I see that a more capable system that includes (and even is based upon, orginally) an LMS, is a valuable framework for what I’m talking about. I jut don’t want to talk about *learning* ‘management’, and I don’t want to focus on rote formal learning, which is what I’m afraid the CORE functionality of an LMS is about, and worse is what comes to mind when people think about it and use the term to address the core purpose.
Jay Cross says
All of you are right. What differs between the views of Dave+Tom and of Clark+Internet Time Alliance is who we see as our customer.
For the majority of customers, Dave nails it. Most customers need categories, comparisons, and so forth. LMS is in their comfort zone.
Early adopters are after something else. These enthusiasts want to be involved in putting together solutions that out-do the current products. They’re willing to experiment with things that don’t yet have a name.
The new view, I’ll call it the Workscape perspective, weaves informal and social learning into workflow. That’s something no LMS is ever going to do; it’s basic infrastructure. Training departments are not going to take over core corporate functions.
Workscapes have not crossed the chasm; LMSs did so at the turn of the century.
Dave and Tom would be fools to abandon their LMS customers.
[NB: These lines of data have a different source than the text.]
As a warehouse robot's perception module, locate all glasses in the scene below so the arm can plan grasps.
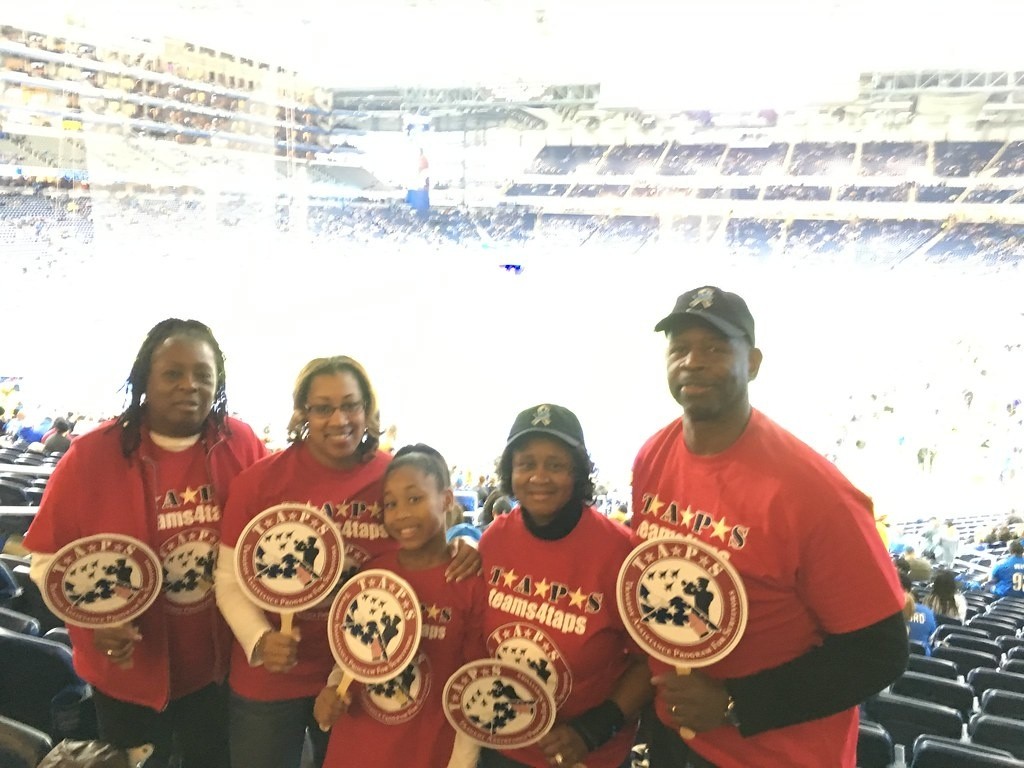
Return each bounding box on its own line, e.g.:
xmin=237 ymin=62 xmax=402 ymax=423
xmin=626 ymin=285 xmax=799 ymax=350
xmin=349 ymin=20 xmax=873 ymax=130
xmin=304 ymin=400 xmax=368 ymax=419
We’ll see if their organizations can pull off a rarity in business, the ability to persevere through a phase change.
This reminds me of the old joke about how God could create the Earth in seven days. He didn’t have an installed base.
We at Internet Time Alliance are trying to create the future. Our clients are out to break the mold. Many LMS customers are happy to concentrate on what’s worked in the past; they don’t have the bandwidth to experiment.
Beautiful day here in Marrakech.
Ryan Tracey says
You can manage courses, but not learning – I totally agree. After all, the vast majority of learning in the workplace is informal.
With regulated learning such as compliance training perhaps an exception, a learning portal is really what is needed in the workplace. I advocate an Informal Learning Environment or ILE (http://tinyurl.com/informal-ILE).
When we shift our object of measurement from activity to outcome, it makes more sense to use the LMS to manage formal assessments and record competence.
Communications Forum says
I have never used a formal LMS in the workplace and I have worked for several major corporations– or maybe I did and just didn’t realize it. When I think of LMS I think of a university application. As for the workplace, all of the companies I have worked for usually leave it up to the employee to learn what they need–usually without any formal guidance, software or coursework.